The Mortgage Bankers Association along with other real estate trade groups sent letters to the Consumer Financial Protection Bureau addressing proposed changes to the Home Ownership and Equity Protection Act.
The first letter cautioned the CFPB about the risk of a significant contraction in credit availability resulting from the Dodd-Frank Act-mandated lowering of HOEPA triggers and changes to the allowable amount and definition of points and fees that can be charged.
The MBA argued for greater harmony in regulating interconnected issues, objected to the inclusion of additional finance charges without adjusting the triggers used to determine if a loan is covered by HOEPA and made clear the need for a well-thought out definition of “points and fees.”
The letter also cautioned against an overly broad definition of prepayment penalties. The joint trades voiced support for increased guidance on how to cure a good-faith defect that results in a HOEPA loan as well as the homebuyer counseling provision.

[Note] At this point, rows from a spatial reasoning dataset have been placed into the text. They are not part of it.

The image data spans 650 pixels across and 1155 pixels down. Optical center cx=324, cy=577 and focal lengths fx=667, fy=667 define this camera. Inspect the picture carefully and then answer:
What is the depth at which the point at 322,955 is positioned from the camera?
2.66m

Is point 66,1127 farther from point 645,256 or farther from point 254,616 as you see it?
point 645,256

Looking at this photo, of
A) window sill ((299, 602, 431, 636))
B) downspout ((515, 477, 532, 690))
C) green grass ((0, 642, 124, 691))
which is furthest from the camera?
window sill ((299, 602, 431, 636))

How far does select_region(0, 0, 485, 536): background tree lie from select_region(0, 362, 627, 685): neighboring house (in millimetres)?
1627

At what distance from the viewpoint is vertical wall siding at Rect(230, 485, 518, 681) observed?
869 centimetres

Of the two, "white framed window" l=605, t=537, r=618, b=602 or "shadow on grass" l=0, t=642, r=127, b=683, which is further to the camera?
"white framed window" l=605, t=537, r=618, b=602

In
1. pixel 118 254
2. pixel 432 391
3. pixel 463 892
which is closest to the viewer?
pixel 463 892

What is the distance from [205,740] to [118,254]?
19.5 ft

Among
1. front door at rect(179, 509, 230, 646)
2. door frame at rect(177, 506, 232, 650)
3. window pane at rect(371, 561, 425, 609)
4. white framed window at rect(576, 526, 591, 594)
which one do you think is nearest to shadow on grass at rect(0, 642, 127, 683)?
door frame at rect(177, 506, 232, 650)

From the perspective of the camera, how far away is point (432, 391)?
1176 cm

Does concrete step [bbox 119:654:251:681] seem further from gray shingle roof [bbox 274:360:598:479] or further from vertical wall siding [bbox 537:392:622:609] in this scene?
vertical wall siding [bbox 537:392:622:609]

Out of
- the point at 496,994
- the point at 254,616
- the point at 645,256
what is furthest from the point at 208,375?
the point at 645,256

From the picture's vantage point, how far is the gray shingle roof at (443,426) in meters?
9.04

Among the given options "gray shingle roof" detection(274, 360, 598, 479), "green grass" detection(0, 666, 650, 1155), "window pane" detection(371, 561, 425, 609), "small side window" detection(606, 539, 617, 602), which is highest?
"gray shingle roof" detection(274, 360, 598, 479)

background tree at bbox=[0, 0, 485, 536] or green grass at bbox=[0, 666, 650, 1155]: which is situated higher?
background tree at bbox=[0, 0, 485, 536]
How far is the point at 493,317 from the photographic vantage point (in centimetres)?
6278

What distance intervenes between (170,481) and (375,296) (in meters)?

In a another letter, the MBA expressed concern with the proposed HOEPA rule’s treatment of fees paid to affiliated settlement service providers. The letter argued that including such fees in the HOEPA definition of points and fees might result in severe negative effects on the real estate finance market.
The trade groups sent a third letter concerning the bureau’s efforts to integrate disclosures required by the Real Estate Settlement Procedures Act and Truth in Lending Act.
The Dodd-Frank Act requires the CFPB to issue for public comment forms that combine the mortgage disclosures under TILA and those at time of application and settlement under RESPA. The CFPB extended the deadline for comments on the more inclusive finance charge to Nov. 6th, the same deadline for comments on the bulk of the rule.